* [Consigna] Reproduce sin cambios solo las líneas de los datos de más abajo que van desde la que contiene "this 150×200 image." hasta la que contiene "rusted railway car [6, 40, 141, 167]", ambas incluidas.

##### Datos mostrados #####

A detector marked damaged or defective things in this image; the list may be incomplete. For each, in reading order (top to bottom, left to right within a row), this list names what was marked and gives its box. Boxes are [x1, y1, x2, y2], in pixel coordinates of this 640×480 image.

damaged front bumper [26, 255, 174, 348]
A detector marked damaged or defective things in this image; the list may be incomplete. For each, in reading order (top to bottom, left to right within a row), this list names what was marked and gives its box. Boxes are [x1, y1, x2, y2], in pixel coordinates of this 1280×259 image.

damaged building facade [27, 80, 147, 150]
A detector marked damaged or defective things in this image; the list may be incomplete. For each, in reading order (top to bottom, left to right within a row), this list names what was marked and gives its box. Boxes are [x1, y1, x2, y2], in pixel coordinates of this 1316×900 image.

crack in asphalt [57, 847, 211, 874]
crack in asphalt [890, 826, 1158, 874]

#####
##### Datos mostrados #####

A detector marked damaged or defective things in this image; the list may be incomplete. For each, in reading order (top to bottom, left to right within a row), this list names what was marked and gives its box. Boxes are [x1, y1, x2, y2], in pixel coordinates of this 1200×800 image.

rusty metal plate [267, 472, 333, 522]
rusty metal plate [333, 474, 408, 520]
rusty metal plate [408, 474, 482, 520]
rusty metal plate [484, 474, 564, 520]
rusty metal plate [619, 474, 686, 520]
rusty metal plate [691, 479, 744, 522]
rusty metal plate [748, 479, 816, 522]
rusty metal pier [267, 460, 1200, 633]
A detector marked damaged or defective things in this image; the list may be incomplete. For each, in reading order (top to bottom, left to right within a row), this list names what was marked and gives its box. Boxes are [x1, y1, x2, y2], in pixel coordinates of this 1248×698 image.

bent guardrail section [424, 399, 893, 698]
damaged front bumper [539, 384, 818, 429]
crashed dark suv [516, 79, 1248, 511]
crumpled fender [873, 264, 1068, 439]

#####
##### Datos mostrados #####

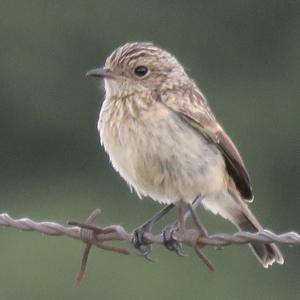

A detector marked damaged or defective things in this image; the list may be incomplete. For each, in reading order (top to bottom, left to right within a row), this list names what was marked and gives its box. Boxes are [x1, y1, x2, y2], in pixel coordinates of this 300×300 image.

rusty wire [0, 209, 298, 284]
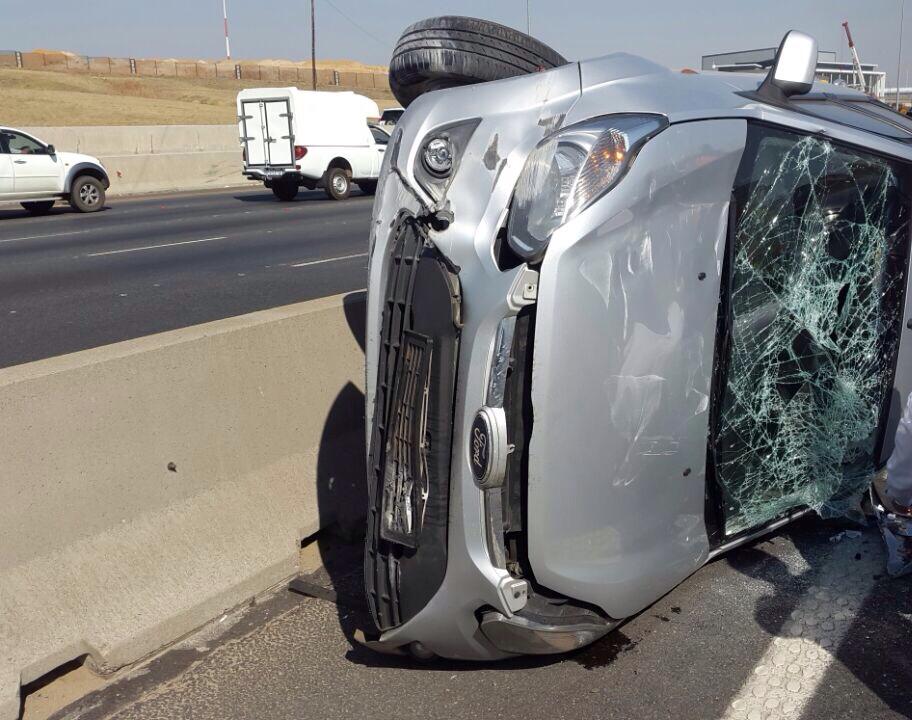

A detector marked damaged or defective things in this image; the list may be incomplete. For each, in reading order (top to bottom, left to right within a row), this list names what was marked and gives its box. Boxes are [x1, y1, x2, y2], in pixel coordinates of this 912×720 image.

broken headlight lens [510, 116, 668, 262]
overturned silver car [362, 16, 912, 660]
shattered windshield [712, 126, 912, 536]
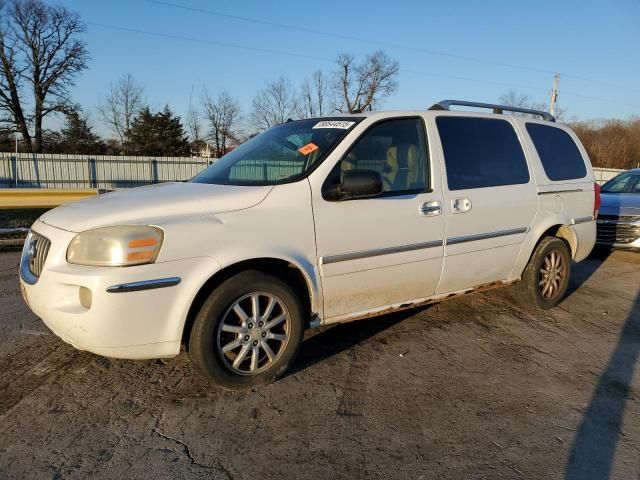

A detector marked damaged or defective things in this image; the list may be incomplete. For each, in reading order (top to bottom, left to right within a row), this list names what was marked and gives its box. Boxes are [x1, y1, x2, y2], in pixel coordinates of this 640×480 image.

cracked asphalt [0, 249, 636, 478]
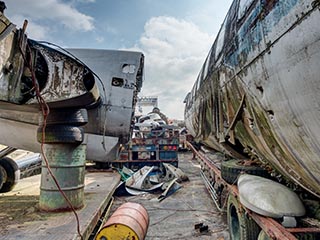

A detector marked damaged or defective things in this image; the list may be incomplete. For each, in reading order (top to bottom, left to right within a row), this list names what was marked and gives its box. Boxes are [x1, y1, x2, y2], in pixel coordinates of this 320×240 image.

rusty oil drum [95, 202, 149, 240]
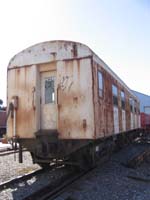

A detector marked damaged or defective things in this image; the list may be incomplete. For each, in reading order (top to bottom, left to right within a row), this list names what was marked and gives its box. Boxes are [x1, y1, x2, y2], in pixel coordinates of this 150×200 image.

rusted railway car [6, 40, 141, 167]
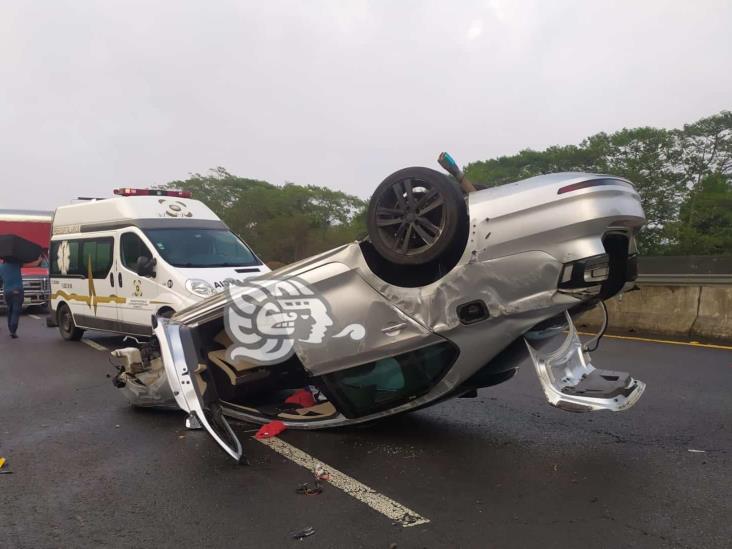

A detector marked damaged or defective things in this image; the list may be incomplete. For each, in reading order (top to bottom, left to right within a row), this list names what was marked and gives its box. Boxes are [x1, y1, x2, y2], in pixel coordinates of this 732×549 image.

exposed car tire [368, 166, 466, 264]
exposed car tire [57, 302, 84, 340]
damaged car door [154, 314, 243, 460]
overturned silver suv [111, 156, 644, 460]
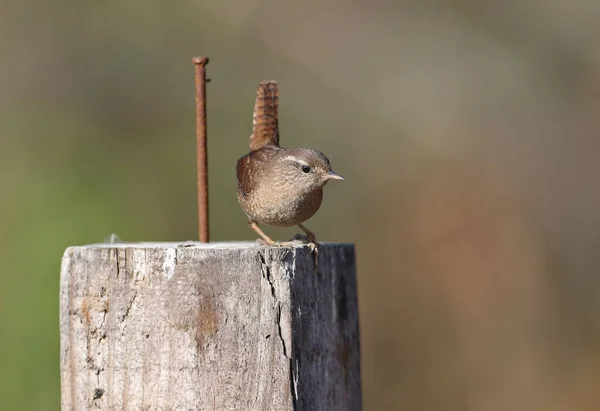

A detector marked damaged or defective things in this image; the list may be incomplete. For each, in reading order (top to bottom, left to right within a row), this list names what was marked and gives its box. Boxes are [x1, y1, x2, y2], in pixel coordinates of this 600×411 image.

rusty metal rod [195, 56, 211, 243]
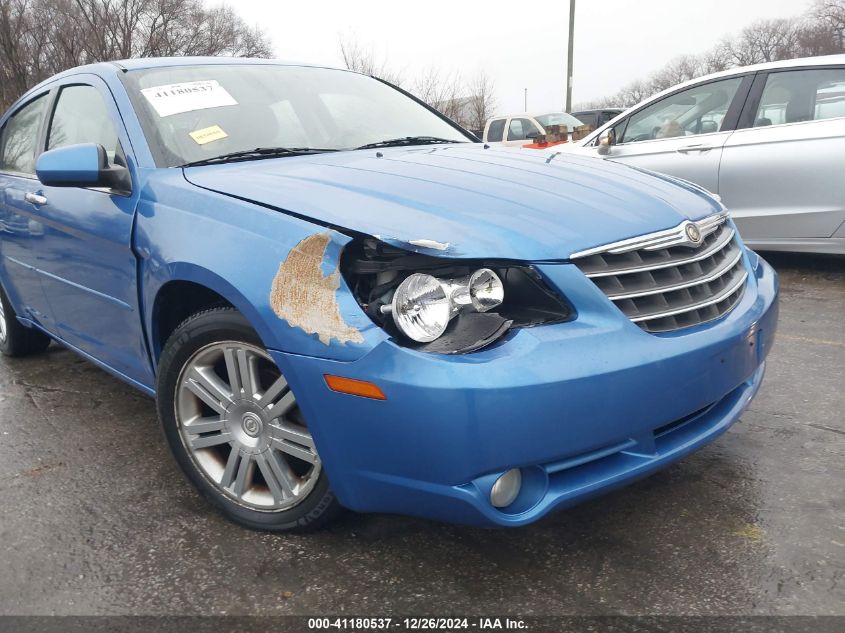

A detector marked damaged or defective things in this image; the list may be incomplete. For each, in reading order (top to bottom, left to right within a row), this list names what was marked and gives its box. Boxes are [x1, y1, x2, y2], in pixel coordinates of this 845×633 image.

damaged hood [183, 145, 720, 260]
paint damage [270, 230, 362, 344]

#####

* [Respuesta]
A detector marked damaged or defective things in this image; the list may be incomplete. For each, in reading order (top to bottom, left to right within a row), this list names what was marked and gives its box. Boxes are [x1, y1, x2, y2], in pixel coordinates of this 150×200 image.

rusted railway car [6, 40, 141, 167]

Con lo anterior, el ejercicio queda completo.